--- REQUIREMENTS ---
Write out exactly the lines from the one with "From the group" through the last line. Pictures stay out.

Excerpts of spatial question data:
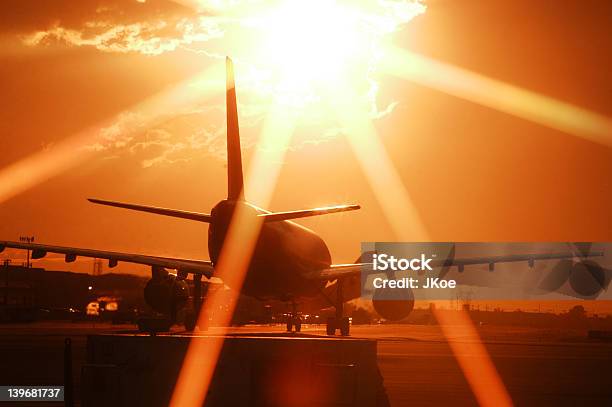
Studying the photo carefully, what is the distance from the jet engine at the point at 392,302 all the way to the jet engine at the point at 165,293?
38.2 ft

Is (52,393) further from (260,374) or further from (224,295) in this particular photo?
(224,295)

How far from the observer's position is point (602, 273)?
48.1 metres

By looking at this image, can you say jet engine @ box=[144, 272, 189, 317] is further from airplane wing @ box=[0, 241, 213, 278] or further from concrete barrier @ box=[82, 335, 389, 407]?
concrete barrier @ box=[82, 335, 389, 407]

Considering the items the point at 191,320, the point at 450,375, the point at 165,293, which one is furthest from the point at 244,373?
the point at 165,293

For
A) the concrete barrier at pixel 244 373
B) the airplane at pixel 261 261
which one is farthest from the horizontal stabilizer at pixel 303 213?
the concrete barrier at pixel 244 373

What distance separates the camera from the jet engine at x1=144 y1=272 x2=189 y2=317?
4172 cm

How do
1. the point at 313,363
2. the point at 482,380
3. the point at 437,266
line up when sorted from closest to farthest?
the point at 313,363 → the point at 482,380 → the point at 437,266

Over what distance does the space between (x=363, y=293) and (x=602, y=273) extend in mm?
14462

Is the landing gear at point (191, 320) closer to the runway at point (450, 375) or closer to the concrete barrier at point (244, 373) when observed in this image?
the runway at point (450, 375)

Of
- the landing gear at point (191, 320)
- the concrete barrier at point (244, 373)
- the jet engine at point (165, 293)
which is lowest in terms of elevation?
the concrete barrier at point (244, 373)

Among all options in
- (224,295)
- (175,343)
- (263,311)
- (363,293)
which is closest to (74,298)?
(263,311)

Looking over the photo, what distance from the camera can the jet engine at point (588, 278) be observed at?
4772 cm

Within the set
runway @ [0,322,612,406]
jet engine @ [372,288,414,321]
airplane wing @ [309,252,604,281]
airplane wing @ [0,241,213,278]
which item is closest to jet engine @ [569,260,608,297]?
airplane wing @ [309,252,604,281]

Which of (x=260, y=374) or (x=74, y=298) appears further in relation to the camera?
(x=74, y=298)
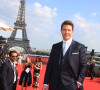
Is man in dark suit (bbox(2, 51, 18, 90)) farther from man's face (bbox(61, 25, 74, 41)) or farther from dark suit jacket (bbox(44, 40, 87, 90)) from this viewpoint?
man's face (bbox(61, 25, 74, 41))

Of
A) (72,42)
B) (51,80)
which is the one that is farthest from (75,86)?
(72,42)

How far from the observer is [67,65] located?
2080mm

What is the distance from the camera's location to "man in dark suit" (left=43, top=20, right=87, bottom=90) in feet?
6.75

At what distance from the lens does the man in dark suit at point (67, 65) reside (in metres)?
2.06

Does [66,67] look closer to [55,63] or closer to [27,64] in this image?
[55,63]

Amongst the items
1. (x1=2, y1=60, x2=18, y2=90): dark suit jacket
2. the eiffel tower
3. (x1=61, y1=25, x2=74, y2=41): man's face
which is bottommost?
(x1=2, y1=60, x2=18, y2=90): dark suit jacket

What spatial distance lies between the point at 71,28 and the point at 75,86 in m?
0.76

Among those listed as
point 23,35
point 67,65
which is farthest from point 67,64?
point 23,35

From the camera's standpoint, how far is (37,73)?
6375 mm

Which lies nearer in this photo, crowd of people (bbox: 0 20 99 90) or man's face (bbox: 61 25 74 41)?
crowd of people (bbox: 0 20 99 90)

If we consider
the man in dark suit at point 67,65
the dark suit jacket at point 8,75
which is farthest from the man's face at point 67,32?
the dark suit jacket at point 8,75

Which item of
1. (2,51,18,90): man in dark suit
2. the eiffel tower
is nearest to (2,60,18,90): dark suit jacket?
(2,51,18,90): man in dark suit

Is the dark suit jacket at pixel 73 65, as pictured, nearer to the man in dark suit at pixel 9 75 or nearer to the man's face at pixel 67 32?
the man's face at pixel 67 32

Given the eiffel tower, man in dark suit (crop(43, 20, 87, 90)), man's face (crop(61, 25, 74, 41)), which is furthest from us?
the eiffel tower
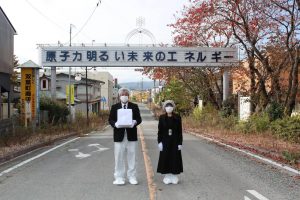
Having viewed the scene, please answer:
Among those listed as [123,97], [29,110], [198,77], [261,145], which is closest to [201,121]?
[198,77]

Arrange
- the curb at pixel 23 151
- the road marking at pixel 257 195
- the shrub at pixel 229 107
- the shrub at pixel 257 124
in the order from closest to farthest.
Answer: the road marking at pixel 257 195 < the curb at pixel 23 151 < the shrub at pixel 257 124 < the shrub at pixel 229 107

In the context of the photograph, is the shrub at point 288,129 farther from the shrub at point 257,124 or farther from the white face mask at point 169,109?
the white face mask at point 169,109

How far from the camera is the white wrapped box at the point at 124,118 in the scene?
8.86m

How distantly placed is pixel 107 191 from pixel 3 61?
20.7 m

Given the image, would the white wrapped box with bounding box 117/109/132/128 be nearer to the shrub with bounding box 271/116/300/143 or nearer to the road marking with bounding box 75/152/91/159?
the road marking with bounding box 75/152/91/159

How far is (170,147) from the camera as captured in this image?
9070 mm

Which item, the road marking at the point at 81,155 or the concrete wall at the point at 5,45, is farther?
the concrete wall at the point at 5,45

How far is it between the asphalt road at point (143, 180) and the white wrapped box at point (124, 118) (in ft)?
3.86

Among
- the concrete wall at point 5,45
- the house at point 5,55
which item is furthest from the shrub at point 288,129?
the concrete wall at point 5,45

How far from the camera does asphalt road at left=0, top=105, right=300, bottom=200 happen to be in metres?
7.98

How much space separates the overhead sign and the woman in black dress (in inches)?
944

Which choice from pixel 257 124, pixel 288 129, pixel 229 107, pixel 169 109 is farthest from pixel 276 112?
pixel 169 109

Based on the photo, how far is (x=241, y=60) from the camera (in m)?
30.1

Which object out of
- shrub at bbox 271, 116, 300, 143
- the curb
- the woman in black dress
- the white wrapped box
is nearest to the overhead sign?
the curb
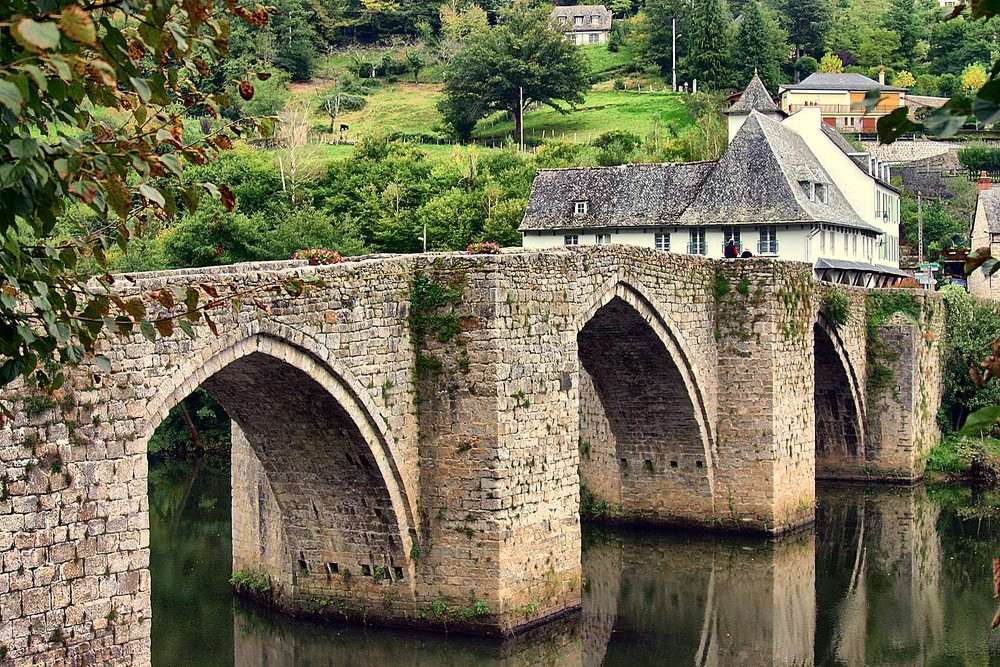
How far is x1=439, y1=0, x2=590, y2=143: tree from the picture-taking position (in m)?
71.0

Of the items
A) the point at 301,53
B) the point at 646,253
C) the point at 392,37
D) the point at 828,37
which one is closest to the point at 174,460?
the point at 646,253

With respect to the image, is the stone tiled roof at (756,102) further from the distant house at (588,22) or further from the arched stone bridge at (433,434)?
the distant house at (588,22)

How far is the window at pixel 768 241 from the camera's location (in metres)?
36.7

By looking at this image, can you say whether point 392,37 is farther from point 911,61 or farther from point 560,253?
point 560,253

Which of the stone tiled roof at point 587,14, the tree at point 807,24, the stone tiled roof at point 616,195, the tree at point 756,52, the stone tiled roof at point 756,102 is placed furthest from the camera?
the stone tiled roof at point 587,14

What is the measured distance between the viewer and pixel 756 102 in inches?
1711

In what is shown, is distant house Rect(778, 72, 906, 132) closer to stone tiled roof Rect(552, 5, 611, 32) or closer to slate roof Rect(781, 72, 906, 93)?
slate roof Rect(781, 72, 906, 93)

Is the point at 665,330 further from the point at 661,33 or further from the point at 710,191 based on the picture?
the point at 661,33

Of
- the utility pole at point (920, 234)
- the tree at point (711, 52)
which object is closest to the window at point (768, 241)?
the utility pole at point (920, 234)

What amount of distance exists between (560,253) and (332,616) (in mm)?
5520

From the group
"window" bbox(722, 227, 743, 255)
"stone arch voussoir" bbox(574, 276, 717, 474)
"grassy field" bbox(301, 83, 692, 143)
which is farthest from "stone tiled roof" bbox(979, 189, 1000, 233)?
"stone arch voussoir" bbox(574, 276, 717, 474)

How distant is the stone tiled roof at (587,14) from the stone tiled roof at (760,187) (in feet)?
233

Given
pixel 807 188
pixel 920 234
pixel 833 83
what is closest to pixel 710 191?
pixel 807 188

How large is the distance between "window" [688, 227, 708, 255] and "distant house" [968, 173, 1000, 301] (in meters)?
20.9
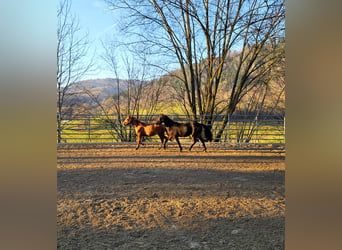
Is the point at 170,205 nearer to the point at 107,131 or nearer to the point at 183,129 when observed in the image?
the point at 183,129

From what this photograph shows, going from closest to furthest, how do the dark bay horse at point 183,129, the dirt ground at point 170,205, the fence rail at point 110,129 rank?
the dirt ground at point 170,205 < the dark bay horse at point 183,129 < the fence rail at point 110,129

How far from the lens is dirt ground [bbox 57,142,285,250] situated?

--- EXPECTED OUTPUT ---
From the group
"window" bbox(722, 227, 743, 255)
"stone arch voussoir" bbox(574, 276, 717, 474)
"grassy field" bbox(301, 83, 692, 143)
which is farthest from "stone tiled roof" bbox(979, 189, 1000, 233)?
"stone arch voussoir" bbox(574, 276, 717, 474)

How distant is the stone tiled roof at (587,14) from the stone tiled roof at (760,187) (in feet)?
233

Given
pixel 807 188
pixel 920 234
pixel 833 83
what is closest to pixel 710 191?
pixel 807 188

How large is the distance between "window" [688, 227, 708, 255] and "distant house" [968, 173, 1000, 301] (in meters)?
20.9
Is the point at 170,205 nearer to the point at 107,131 or nearer to the point at 183,129 when observed in the image?
the point at 183,129

From what this photograph shows, going from closest to furthest, how do the dark bay horse at point 183,129, the dirt ground at point 170,205, the fence rail at point 110,129 rank?
the dirt ground at point 170,205 < the dark bay horse at point 183,129 < the fence rail at point 110,129

How far from the lens is dirt ground [bbox 57,142,285,250] situated?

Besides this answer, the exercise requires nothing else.